This first Monday in November sees the tenth installment of The Story of Film: An Odyssey on TCM. From here on out, the accompanying programming will only be on Monday nights. No reairing of the documentary on Tuesdays and no movies in prime time Tuesday to go along with the documentary. This week brings movies from around the world in the 1970s, with films from Australia, Germany, and Senegal, among others.
I have to admit that I haven't been too terribly interested in the documentary itself after seeing the first part, which really bounced around too much when a more didactic discussion of the pioneering days of film would have sufficed. Parts of the first two episodes also gave me a vibe of "Let's slag Hollywood for the sake of doing so", which is something I have an instinctive reaction against. Not that Hollywood is the be-all and end-all of cinema; it's more that some people give me the impression of pushing the pendulum too far in the other direction.

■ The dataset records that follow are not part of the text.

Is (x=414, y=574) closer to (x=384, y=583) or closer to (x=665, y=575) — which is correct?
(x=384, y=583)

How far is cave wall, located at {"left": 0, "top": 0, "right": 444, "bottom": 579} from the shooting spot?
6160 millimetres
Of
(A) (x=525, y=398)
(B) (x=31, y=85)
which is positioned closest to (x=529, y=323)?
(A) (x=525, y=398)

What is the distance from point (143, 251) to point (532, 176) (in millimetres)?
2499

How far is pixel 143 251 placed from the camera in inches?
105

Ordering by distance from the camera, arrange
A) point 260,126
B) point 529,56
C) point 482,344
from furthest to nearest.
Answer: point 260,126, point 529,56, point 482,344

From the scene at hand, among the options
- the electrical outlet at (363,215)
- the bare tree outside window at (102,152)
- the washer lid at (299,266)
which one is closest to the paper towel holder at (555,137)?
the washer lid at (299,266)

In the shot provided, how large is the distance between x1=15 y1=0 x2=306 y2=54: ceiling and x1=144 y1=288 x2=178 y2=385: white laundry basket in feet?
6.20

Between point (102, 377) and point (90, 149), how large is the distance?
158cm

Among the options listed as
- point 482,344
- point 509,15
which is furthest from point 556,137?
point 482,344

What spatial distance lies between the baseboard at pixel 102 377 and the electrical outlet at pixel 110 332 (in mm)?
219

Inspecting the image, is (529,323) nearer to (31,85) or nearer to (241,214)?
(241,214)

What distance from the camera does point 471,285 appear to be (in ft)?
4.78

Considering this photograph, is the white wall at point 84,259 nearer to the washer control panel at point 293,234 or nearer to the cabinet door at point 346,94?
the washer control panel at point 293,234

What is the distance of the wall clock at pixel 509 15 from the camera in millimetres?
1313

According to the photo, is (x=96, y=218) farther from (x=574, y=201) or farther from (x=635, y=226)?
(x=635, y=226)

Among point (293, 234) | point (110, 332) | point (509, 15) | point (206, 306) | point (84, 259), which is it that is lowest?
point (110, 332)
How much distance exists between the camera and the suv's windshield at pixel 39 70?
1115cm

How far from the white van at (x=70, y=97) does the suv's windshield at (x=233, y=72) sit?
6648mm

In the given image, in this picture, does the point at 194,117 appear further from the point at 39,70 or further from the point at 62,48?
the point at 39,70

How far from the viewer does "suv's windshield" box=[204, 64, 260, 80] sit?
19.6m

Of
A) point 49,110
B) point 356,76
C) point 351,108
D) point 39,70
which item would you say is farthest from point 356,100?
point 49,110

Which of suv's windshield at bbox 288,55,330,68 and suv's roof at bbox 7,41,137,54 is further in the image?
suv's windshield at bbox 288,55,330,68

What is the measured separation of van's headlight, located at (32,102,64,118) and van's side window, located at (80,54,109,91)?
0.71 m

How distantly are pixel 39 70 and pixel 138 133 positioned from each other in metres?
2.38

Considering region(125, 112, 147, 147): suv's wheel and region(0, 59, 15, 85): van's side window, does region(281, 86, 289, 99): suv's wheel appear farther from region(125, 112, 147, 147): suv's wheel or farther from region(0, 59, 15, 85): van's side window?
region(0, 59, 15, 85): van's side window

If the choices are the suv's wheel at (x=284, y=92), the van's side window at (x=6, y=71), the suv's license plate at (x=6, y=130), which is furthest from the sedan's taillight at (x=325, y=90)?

I'm always up for interesting and new-to-me foreign films, though, and in that regard, along with some of the silent stuff that got shown, the programming around The Story of Film has been quite a good thing. Some of it, like Falling Leaves or Rome, Open City, I had already seen before, but was nice to have on the schedule again. (I say this especially about early silent stuff.) Other films, like the Japanese film Boy a couple of weeks back, was totally new to me in that I had never even heard of it. Boy, unfortunately, doesn't seem to be on DVD, which is a shame since it's a very interesting, if imperfect movie.
Some of them, I have to admit I didn't particularly care for, such as Jean Vigo's Zéro de conduite, which to me really didn't seem to go anywhere or have characters I was particularly interested in. But I'm sure there are people who don't like some of my selections, and TCM really should be praised for giving everybody something new to try.